Housed in the historic Maccabean Hall , the museum presents visitors with
an elaborate critique of the best and worst of humanity. Its two
permanent exhibitions, Culture and Continuity and The Holocaust, challenge
visitors’ perceptions of democracy, morality, social justice and human
rights and are testimony to the fortitude and endurance of the human spirit.

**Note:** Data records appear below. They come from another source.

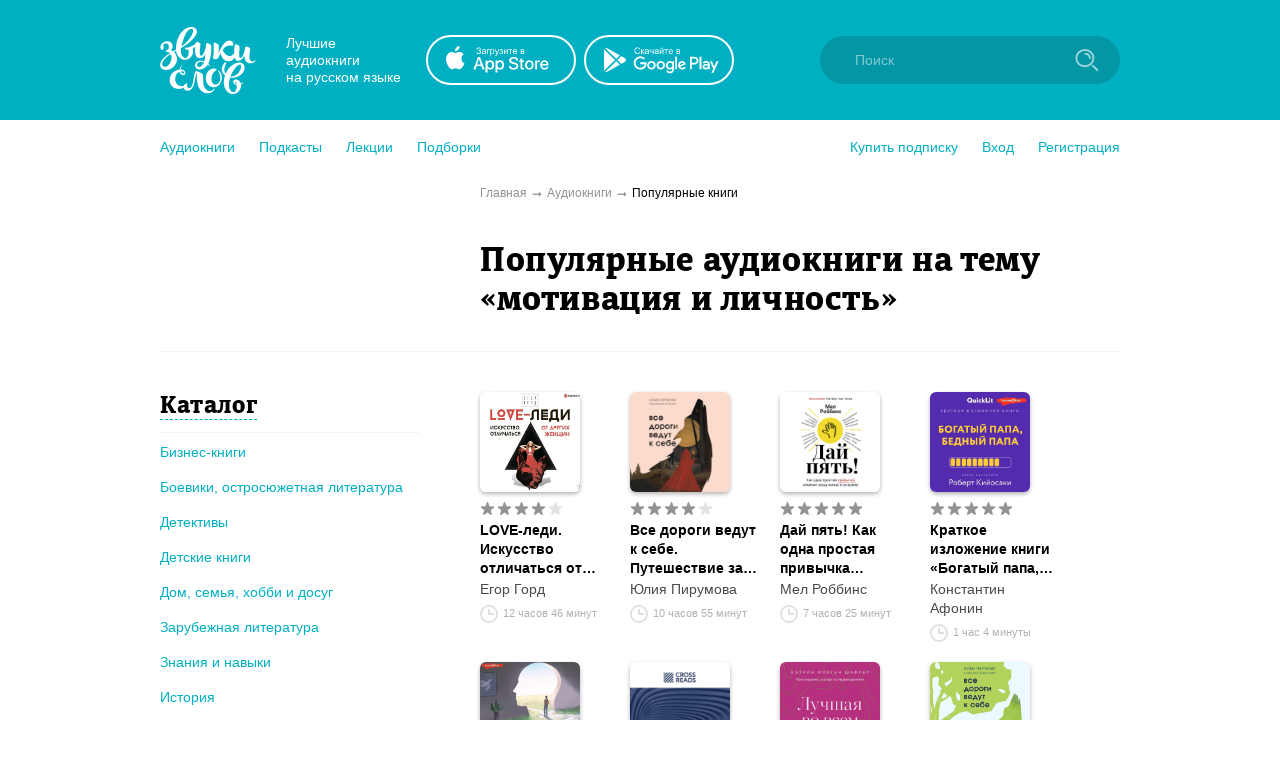

--- FILE ---
content_type: application/x-javascript
request_url: https://zvukislov.ru/static/public/CatalogAsideH2.da423c0e92ee3e8f7c43.js
body_size: 258
content:
(window.__LOADABLE_LOADED_CHUNKS__=window.__LOADABLE_LOADED_CHUNKS__||[]).push([[17],{279:function(n,t,o){"use strict";o.r(t),o.d(t,"CatalogAsideH2",function(){return _});var i=o(3),r=o.n(i);function d(){const n=r()(["\n  padding-bottom: 10px;\n  padding-right: 20px;\n  margin-top: 30px;\n  margin-bottom: 10px;\n  border-bottom: 1px solid ",";\n\n  &:first-child {\n    margin-top: 0;\n  }\n"]);return d=function(){return n},n}const _=o(2).default.div(d(),n=>n.theme.dividerColor);t.default=_}}]);
//# sourceMappingURL=CatalogAsideH2.da423c0e92ee3e8f7c43.js.map

--- FILE ---
content_type: application/x-javascript
request_url: https://zvukislov.ru/static/public/CatalogContainer.6f65b36b6a9ff8107be2.js
body_size: 214
content:
(window.__LOADABLE_LOADED_CHUNKS__=window.__LOADABLE_LOADED_CHUNKS__||[]).push([[20],{271:function(n,i,t){"use strict";t.r(i);var _=t(3),a=t.n(_),d=t(2);function o(){const n=a()(["\n  display: flex;\n  margin-top: 40px;\n\n  @media (max-width: 940px) {\n    display: block;\n    margin-top: 16px;\n  }\n"]);return o=function(){return n},n}i.default=d.default.div(o())}}]);
//# sourceMappingURL=CatalogContainer.6f65b36b6a9ff8107be2.js.map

The museum houses, also, a museum shop, a resource centre, and a fully
kosher facility (Café Macc).
York Street Synagogue
The first formal synagogue in Australia
was designed by James Hume who had previously been associated with some of Sydney’s
finest buildings. The foundation stone was laid in 1842 and consecration
was 2 April, 1844. The York Street Synagogue was commodious (it had seating
for 500) and elaborately furnished. Its Ark, larger and even more impressive
than that in Bridge Street, is also extant. The exterior was described
as being in the Egyptian style; similar buildings, still extant, were erected
by the congregations in Hobart (1845) and Launceston (1846).